I'm trying to use TensorFlow Probability to learn the alpha and beta parameters of a beta distribution. I can't get it to work for some reason - the loss is all NaN values. Here's what I have:
from scipy.stats import beta
import pandas as pd
import matplotlib.pyplot as plt
import tensorflow as tf
import tensorflow_probability as tfp
tfd = tfp.distributions
beta_sample_data = beta1 = beta.rvs(5,5,size=1000)
beta_train = tfd.Beta(concentration1=tf.Variable(1.,name='alpha'),concentration0=tf.Variable(1.,name='beta'),name='beta_train')
def nll(x_train,distribution):
return -tf.reduce_mean(distribution.log_prob(x_train))
# Define a function to compute the loss and gradients
@tf.function
def get_loss_and_grads(x_train,distribution):
with tf.GradientTape() as tape:
tape.watch(distribution.trainable_variables)
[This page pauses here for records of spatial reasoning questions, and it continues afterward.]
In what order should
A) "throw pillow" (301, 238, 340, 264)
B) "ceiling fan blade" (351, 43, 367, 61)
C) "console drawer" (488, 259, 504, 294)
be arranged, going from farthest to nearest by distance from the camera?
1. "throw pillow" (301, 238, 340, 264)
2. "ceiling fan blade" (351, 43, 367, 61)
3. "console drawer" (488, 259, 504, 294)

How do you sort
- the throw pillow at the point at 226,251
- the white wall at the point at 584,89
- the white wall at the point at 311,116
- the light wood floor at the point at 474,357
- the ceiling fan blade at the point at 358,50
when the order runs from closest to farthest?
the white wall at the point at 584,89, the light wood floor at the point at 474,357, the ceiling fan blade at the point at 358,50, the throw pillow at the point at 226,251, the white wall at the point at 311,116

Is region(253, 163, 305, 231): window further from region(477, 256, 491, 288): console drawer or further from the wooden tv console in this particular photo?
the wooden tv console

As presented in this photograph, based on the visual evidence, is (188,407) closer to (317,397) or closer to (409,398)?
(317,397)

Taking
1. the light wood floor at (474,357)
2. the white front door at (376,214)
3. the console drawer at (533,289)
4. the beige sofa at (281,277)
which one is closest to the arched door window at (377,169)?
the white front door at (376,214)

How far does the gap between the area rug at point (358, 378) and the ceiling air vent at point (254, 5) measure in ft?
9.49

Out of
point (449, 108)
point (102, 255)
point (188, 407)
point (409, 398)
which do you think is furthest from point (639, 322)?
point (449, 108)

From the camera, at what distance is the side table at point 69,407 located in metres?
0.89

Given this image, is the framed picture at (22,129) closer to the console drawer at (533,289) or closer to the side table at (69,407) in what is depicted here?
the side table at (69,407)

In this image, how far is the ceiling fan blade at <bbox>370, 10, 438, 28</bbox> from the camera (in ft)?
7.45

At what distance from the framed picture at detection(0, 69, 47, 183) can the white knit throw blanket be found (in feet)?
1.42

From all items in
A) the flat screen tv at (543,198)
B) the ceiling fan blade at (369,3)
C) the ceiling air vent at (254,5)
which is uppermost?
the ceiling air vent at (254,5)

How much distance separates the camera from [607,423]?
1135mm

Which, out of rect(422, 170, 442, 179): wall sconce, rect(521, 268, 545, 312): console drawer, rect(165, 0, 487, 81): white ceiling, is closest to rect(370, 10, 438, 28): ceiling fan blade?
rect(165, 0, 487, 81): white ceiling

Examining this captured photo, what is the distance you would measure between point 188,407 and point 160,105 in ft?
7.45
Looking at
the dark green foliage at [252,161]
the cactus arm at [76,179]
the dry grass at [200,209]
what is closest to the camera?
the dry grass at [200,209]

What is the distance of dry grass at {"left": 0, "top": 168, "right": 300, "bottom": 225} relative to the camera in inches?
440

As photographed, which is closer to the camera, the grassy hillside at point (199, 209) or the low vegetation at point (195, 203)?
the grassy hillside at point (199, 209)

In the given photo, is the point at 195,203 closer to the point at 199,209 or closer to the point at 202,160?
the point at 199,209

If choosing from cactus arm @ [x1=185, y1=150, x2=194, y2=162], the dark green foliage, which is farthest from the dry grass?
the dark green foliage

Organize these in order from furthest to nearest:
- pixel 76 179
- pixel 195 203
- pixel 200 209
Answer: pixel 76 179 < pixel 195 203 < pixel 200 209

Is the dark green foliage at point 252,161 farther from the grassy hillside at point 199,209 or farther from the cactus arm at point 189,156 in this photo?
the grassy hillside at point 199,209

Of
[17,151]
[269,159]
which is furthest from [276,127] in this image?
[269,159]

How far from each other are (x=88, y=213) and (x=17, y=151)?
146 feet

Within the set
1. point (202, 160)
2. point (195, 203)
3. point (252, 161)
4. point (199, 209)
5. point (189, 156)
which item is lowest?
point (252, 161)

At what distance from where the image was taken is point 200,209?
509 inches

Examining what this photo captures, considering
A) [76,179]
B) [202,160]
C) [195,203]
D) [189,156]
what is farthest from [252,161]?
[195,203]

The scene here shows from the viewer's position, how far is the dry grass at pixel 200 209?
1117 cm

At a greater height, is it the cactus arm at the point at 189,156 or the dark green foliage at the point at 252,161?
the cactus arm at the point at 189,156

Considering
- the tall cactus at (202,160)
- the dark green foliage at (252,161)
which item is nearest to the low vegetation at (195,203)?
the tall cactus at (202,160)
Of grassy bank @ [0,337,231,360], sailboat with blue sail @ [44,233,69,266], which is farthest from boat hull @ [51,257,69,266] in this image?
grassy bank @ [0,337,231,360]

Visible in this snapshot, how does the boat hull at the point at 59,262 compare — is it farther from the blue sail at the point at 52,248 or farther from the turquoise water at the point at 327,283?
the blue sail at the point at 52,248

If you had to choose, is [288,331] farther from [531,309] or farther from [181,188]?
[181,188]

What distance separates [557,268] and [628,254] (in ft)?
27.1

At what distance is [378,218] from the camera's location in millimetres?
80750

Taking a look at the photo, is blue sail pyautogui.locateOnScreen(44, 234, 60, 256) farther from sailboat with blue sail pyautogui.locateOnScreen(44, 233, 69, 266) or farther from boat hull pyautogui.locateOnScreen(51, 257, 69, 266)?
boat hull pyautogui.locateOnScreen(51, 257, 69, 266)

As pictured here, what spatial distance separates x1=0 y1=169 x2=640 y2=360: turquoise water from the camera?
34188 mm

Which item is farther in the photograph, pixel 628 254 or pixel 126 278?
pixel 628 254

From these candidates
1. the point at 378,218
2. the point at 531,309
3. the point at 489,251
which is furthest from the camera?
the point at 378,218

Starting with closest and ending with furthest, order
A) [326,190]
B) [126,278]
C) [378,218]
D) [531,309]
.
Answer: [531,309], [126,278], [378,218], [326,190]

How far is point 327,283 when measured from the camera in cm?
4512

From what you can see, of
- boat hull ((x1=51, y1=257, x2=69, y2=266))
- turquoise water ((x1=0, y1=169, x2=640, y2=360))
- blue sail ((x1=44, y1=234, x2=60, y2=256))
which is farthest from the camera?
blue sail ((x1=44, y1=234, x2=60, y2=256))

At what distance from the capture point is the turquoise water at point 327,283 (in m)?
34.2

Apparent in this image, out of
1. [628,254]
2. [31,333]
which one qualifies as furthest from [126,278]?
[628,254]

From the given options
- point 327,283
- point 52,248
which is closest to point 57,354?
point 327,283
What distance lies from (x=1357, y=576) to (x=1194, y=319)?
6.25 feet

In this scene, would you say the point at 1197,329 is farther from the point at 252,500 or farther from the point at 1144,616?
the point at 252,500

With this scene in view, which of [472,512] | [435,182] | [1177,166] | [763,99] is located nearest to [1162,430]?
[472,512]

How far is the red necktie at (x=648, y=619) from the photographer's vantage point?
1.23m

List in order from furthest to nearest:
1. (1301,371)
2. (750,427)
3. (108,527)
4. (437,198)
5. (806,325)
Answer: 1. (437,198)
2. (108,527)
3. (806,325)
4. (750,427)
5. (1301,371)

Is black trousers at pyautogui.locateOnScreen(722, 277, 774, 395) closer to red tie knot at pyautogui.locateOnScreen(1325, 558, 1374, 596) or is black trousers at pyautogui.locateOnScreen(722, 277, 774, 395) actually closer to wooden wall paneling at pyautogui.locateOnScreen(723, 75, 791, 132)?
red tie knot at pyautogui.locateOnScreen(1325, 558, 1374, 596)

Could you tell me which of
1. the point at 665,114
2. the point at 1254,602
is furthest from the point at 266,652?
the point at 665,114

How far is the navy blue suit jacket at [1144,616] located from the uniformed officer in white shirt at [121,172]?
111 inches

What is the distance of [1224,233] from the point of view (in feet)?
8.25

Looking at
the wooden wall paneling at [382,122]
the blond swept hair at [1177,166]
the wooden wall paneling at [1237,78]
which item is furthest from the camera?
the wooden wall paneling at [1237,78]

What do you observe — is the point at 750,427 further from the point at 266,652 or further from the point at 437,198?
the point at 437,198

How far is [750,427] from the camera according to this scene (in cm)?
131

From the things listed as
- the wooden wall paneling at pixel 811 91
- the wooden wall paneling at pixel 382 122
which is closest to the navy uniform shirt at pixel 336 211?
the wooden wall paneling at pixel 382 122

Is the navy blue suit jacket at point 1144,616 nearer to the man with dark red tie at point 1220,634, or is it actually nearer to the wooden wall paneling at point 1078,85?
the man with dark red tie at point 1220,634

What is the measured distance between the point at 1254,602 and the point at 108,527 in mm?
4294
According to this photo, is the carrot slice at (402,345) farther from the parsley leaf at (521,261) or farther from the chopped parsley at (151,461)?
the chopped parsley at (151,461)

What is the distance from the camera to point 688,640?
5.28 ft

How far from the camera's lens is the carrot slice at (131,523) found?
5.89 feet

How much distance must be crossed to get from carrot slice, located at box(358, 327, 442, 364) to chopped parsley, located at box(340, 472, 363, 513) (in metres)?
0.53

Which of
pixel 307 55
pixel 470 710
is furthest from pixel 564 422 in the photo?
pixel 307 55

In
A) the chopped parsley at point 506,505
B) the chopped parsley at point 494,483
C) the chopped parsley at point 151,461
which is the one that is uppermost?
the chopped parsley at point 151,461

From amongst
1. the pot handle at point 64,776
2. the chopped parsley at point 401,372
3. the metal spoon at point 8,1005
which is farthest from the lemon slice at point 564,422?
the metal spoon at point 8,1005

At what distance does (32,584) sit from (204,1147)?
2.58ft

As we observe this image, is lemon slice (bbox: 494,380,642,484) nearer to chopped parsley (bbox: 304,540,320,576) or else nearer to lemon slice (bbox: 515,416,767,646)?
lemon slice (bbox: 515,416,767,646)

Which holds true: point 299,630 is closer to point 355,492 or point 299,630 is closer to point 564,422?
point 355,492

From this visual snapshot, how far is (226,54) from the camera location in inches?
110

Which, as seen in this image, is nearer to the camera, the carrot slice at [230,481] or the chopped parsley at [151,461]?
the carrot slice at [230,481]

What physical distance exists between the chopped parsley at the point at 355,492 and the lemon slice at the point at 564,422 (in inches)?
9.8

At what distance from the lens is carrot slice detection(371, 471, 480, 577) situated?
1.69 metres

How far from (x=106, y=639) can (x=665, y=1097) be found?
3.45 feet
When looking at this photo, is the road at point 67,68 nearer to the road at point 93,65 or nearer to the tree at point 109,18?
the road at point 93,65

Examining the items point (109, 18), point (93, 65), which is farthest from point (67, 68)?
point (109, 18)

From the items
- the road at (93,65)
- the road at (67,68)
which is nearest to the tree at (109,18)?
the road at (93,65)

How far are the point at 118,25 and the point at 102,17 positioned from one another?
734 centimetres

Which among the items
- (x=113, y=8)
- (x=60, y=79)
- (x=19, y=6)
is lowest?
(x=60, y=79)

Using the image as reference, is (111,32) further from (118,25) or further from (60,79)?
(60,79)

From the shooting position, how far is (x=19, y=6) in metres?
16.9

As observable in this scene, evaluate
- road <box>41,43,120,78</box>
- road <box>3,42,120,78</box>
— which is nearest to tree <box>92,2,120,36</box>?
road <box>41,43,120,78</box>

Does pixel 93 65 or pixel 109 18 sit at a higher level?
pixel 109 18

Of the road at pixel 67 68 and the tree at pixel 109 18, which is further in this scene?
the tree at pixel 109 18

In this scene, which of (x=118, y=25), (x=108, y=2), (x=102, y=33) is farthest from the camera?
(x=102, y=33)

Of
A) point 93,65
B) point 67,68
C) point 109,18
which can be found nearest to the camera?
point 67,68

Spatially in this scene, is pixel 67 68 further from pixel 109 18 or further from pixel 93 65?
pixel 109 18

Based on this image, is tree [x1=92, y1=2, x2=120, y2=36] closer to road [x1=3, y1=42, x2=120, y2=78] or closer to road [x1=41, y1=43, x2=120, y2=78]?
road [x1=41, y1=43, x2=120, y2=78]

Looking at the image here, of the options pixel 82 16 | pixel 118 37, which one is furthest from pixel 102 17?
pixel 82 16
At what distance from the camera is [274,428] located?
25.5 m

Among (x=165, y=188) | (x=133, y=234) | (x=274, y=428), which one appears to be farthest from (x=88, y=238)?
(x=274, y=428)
loss = nll(x_train, distribution)
grads = tape.gradient(loss,distribution.trainable_variables)
return loss,grads
def beta_dist_optimisation(data, distribution):
# Keep results for plotting
train_loss_results = []
train_rate_results = []
optimizer = tf.keras.optimizers.SGD(learning_rate=0.005)
num_steps = 10
for i in range(num_steps):
loss,grads = get_loss_and_grads(data,distribution)
print(loss,grads)
optimizer.apply_gradients(zip(grads,distribution.trainable_variables))
alpha_value = distribution.concentration1.value()
beta_value = distribution.concentration0.value()
train_loss_results.append(loss)
train_rate_results.append((alpha_value,beta_value))
print("Step {:03d}: Loss: {:.3f}: Alpha: {:.3f} Beta: {:.3f}".format(i,loss,alpha_value,beta_value))
return train_loss_results, train_rate_results
sample_data = tf.cast(beta_sample_data, tf.float32)
train_loss_results, train_rate_results = beta_dist_optimisation(sample_data,beta_train)
I'm trying to use maximum likelihood to learn the alpha and beta parameters of 5,5.
You need to constrain the variables to be positive before using them. Otherwise gradient steps may take them negative and give nans. You can just call softplus on them before passing in. You could also check out tfp.util.TransformedVariable. It should have some examples in the docs.